╭──

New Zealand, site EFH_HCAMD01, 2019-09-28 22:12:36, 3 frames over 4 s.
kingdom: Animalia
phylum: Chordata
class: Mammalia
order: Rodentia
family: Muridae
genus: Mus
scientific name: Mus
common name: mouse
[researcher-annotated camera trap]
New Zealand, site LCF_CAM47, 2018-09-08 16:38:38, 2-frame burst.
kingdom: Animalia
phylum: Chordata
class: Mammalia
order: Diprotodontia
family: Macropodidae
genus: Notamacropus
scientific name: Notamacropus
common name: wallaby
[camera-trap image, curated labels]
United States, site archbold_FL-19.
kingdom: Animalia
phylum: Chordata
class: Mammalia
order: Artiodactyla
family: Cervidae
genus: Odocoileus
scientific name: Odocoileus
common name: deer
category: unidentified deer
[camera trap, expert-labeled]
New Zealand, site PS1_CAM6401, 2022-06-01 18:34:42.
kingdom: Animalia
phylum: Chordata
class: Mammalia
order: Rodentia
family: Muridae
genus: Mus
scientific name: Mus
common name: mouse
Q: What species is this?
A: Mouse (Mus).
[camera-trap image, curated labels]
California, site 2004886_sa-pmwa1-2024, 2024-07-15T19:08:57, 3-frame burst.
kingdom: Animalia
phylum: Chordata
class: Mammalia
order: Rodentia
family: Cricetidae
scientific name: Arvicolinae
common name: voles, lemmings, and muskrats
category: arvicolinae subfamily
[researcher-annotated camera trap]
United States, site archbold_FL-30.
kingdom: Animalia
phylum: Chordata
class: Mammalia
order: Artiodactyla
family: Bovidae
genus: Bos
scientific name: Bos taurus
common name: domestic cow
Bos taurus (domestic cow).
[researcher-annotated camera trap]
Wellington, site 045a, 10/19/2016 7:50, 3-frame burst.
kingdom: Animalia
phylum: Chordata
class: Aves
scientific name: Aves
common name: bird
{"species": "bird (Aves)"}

╰──

• **Exercise details**: Produce the records once again, exactly as they stand above.

• **Expected answer**:
New Zealand, site EFH_HCAMD01, 2019-09-28 22:12:36, 3 frames over 4 s.
kingdom: Animalia
phylum: Chordata
class: Mammalia
order: Rodentia
family: Muridae
genus: Mus
scientific name: Mus
common name: mouse
[researcher-annotated camera trap]
New Zealand, site LCF_CAM47, 2018-09-08 16:38:38, 2-frame burst.
kingdom: Animalia
phylum: Chordata
class: Mammalia
order: Diprotodontia
family: Macropodidae
genus: Notamacropus
scientific name: Notamacropus
common name: wallaby
[camera-trap image, curated labels]
United States, site archbold_FL-19.
kingdom: Animalia
phylum: Chordata
class: Mammalia
order: Artiodactyla
family: Cervidae
genus: Odocoileus
scientific name: Odocoileus
common name: deer
category: unidentified deer
[camera trap, expert-labeled]
New Zealand, site PS1_CAM6401, 2022-06-01 18:34:42.
kingdom: Animalia
phylum: Chordata
class: Mammalia
order: Rodentia
family: Muridae
genus: Mus
scientific name: Mus
common name: mouse
Q: What species is this?
A: Mouse (Mus).
[camera-trap image, curated labels]
California, site 2004886_sa-pmwa1-2024, 2024-07-15T19:08:57, 3-frame burst.
kingdom: Animalia
phylum: Chordata
class: Mammalia
order: Rodentia
family: Cricetidae
scientific name: Arvicolinae
common name: voles, lemmings, and muskrats
category: arvicolinae subfamily
[researcher-annotated camera trap]
United States, site archbold_FL-30.
kingdom: Animalia
phylum: Chordata
class: Mammalia
order: Artiodactyla
family: Bovidae
genus: Bos
scientific name: Bos taurus
common name: domestic cow
Bos taurus (domestic cow).
[researcher-annotated camera trap]
Wellington, site 045a, 10/19/2016 7:50, 3-frame burst.
kingdom: Animalia
phylum: Chordata
class: Aves
scientific name: Aves
common name: bird
{"species": "bird (Aves)"}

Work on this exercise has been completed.